Nasdaq Hits Correction Territory: Now What?

The Nasdaq has been a surprising laggard vs. the S&P 500. Generally it’s the other way around — and that's not too surprising.

However, over the past year the Nasdaq is up just 10.6% vs. the S&P 500’s gain of 20.95%.

Further, the S&P 500 is only down 4.3% from its all-time high, while the Nasdaq is down 9.1% — more than double the decline.

At the close on Wednesday, the Nasdaq was down 10.7% from its all-time high (made in December). That officially put it in correction territory.

For what it’s worth, a 20% decline is what it would take to consider the index to be in bear market territory — something growth stocks are unfortunately quite familiar with.

The Nasdaq has been underperforming the S&P 500 and the Dow on the downside all year, as rising rates continue to scare investors.

It doesn't help when more than one-third of Nasdaq stocks have already fallen by a whopping 50%

Trading the Nasdaq

Daily chart of the QQQ.

Chart courtesy of TrendSpider.com

When trading the Nasdaq, let’s look at the Invesco QQQ Trust ETF (QQQ) because it’s the most accessible among investors.
....
REQUIREMENT A ->
Pull out every row below that contains the string "stone", matching case exactly.
....
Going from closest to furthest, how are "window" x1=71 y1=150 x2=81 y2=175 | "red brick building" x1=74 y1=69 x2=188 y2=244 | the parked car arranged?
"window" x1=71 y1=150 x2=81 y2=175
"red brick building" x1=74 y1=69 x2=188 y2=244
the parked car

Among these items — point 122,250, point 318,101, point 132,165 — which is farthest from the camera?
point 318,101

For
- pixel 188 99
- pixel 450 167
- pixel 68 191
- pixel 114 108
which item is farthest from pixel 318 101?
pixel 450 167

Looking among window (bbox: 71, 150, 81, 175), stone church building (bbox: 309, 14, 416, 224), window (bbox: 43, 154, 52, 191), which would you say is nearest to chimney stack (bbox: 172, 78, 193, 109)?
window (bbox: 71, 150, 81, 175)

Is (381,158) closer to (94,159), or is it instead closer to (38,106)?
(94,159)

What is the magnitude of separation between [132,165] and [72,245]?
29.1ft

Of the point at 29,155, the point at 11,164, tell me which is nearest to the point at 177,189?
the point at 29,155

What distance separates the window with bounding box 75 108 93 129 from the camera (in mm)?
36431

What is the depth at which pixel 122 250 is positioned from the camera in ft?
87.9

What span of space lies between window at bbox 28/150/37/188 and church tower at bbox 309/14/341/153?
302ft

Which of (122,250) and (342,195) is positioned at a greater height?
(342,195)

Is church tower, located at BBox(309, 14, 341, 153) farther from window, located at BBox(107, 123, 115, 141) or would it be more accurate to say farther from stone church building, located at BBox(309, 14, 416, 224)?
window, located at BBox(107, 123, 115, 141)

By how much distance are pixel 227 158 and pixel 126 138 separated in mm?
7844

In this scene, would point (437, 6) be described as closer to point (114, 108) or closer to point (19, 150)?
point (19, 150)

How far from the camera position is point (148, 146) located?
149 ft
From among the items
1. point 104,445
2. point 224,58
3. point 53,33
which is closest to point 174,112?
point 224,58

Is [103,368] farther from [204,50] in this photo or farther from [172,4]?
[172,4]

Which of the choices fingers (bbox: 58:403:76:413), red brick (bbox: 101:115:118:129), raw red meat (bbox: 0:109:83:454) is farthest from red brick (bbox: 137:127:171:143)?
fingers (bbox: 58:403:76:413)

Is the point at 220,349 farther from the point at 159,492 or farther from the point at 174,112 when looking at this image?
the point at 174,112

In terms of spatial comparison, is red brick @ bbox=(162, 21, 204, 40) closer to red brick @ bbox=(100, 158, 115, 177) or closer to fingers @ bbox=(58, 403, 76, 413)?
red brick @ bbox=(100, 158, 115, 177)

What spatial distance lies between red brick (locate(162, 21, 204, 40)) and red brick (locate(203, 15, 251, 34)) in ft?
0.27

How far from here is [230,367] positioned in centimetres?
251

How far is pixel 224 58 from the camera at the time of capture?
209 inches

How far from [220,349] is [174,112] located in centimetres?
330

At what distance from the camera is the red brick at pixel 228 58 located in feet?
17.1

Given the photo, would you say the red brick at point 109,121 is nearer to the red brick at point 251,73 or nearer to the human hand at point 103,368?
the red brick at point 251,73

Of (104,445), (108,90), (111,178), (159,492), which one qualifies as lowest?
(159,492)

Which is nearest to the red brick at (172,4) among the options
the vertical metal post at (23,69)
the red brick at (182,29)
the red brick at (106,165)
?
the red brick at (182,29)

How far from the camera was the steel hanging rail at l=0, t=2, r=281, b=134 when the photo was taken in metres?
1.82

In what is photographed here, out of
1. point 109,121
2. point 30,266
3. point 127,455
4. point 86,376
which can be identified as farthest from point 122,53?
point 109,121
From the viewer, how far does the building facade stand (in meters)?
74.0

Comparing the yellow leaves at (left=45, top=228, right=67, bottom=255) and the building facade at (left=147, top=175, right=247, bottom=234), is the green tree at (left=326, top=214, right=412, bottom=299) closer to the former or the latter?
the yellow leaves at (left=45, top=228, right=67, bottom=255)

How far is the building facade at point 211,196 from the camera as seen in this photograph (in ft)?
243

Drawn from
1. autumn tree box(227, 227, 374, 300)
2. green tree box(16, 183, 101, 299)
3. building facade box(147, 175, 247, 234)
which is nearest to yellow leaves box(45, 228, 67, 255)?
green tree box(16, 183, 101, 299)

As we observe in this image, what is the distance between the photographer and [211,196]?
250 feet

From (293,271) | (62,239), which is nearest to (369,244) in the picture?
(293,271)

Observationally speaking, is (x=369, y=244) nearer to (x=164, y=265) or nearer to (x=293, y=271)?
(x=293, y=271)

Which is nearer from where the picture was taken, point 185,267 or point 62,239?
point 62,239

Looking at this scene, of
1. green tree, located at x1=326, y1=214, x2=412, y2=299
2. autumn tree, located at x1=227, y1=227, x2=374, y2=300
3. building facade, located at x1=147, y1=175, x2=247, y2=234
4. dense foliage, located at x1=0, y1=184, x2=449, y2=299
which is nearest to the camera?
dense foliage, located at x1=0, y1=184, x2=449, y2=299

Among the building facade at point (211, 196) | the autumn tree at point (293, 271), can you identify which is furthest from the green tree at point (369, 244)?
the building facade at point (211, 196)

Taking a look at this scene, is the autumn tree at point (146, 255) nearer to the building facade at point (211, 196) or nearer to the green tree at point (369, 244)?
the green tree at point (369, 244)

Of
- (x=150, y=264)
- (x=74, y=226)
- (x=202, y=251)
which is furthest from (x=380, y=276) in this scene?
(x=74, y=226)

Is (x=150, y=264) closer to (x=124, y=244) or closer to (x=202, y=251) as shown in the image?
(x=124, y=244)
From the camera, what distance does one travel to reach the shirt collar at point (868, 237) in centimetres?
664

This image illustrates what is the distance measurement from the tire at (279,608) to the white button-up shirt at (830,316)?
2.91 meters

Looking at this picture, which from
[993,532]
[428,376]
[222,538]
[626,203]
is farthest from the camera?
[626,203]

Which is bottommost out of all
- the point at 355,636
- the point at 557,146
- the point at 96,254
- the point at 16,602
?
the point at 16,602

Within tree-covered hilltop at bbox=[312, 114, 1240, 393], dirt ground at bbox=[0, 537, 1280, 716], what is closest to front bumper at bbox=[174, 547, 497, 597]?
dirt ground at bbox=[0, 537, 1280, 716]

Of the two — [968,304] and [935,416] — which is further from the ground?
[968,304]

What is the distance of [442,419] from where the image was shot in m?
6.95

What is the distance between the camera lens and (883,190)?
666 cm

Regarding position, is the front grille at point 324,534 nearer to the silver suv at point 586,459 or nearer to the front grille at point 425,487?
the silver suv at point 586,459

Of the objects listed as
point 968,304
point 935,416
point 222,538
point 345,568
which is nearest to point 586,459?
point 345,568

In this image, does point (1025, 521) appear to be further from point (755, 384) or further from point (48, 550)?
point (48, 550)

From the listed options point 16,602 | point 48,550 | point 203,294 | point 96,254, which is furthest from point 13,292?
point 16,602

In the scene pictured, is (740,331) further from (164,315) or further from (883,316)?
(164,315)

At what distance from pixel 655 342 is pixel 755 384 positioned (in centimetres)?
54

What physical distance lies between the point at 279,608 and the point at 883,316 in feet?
....
REQUIREMENT B ->
Resume the article on the Nasdaq correction from the point where it stops above.

WRITTEN REPLY A ->
Looking among window (bbox: 71, 150, 81, 175), stone church building (bbox: 309, 14, 416, 224), window (bbox: 43, 154, 52, 191), which would you say is nearest to chimney stack (bbox: 172, 78, 193, 109)?
Is church tower, located at BBox(309, 14, 341, 153) farther from window, located at BBox(107, 123, 115, 141) or would it be more accurate to say farther from stone church building, located at BBox(309, 14, 416, 224)?

WRITTEN REPLY B ->
Looking at the QQQ ETF, it came incredibly close to tagging the 200-day moving average. It’s too bad it didn’t gap down this morning to this level. It would have been much healthier price action.

Instead, we’re getting a gap-up and while the Nasdaq was trading well for the first few hours of the day, it’s trading quite poorly in the afternoon.

Even with today’s rally, the $374 to $375 area has been resistance. If the QQQ can’t stay above the $369.31 level, it will lose last week’s low.

That puts a weekly-down rotation in play and thus puts Wednesday’s low in play, along with the 200-day.

Should these measures fail to support the QQQ ETF for anything more than a temporary bounce, it could put the $360.69 gap-fill in play.

A move below that could open the door to the $358 to $359 zone, where the QQQ finds its 50-week moving average and the weekly VWAP measure.

As for the upside, the QQQ obviously has to push through recent resistance, which has been in the $375 area.

Above that opens the door to the declining 10-day moving average and the prior support zone between $377 and $379. Over $380 and the 21-week moving average could be in play.